Over the years I’ve often struggled with deciding what this blog would be. I’ve always searched for an easy identity, some scrap of cohesiveness that I could use to package my whole self for presenting to the world. Every single article on how to start a blog will tell you to focus on one thing. To be “the go-to blog for [blank].” But I’ve never liked that approach—simplicity for the sake of cognitive ease. I’ve always liked indulging in complexity, and I think the reason people read this blog is that they find complexity relatable too.

And so this blog is a true reflection of my whole self; long, slow-burn ramblings accompanied by a clutter of vibrant photographs. A foil to the softly-filtered and perfectly composed lifestyle blogs. I love them, but sometimes reading feels a bit like consuming whipped cream—light and airy but leaving you craving real substance. “Authenticity” is in fashion, but like all things in fashion, it is ruthlessly cannibalized for easy consumption. And when everything is branding, authenticity becomes similarly hollow. If this blog were a food I would want it to be crème brûlée: indulgent, just the right balance of heavy and sweet that leaves you with a familiar satisfaction on your tongue. You, like me, are fascinated by what it means to be human—how we exist and why we exist. So when people ask me what I blog about, I’ve finally settled on saying that I like to write things that make people think.

I’ve learned to trust the process. Another cliché, but it should be noted that clichés, however unoriginal, are rooted in truth. Unoriginality is scorned in a culture that assigns value to individuality, even if that individuality is completely useless, but clichés offer reassurance that somewhere, someone has experienced what you have. There’s a melancholic poetry to a human connection that will never be visible, but instead lies in the strength of persisting conventional wisdom. Love and helplessness.

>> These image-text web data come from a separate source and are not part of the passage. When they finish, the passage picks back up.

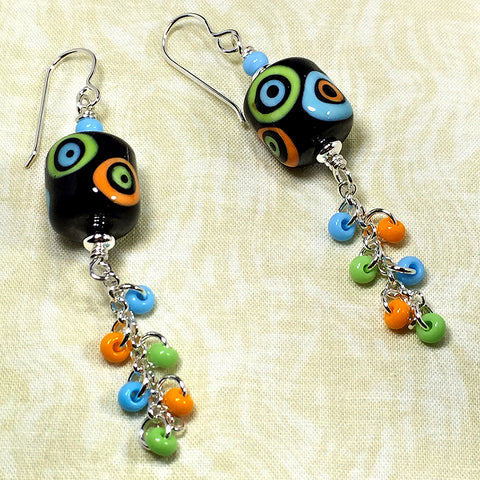 Sterling earrings with black/orange/blue/green mod style art glass beads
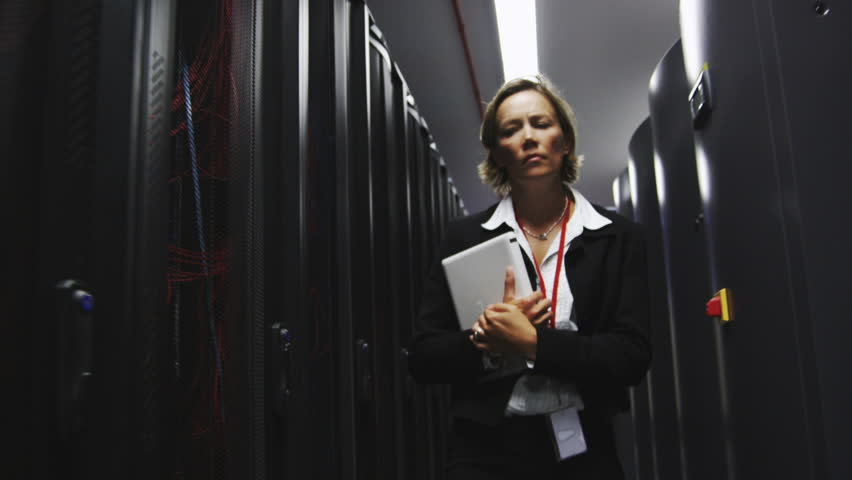 IT businesswoman inspects data center servers. Working in computer server room data center. Walking along rows of super computers, racks of airconditioned cpu's.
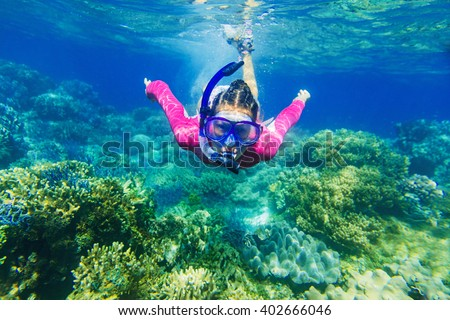 Girl dives in a tropical sea - stock photo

Organicism is what flows intuitively, a natural progression, what develops when you strip away the pretense of intention and savor the loveliness of being lost in the clamor of the universe. It’s a word of delicious contradictions, one in which everything flows naturally but only after you’ve given yourself completely to it, like diving deep beneath the crashing waves to where everything is bottle-green and still as glass, and you close your eyes and hold your breath as the noise envelops you like an embrace, hoping for the best.

We do not grow in one direction but many; we do not exist as fixed points on a map but as white-hot comets blazing across the infinite universe, leaving a trail of stars in our wake. We exist in iterations of ourselves, and that’s a beautiful thing.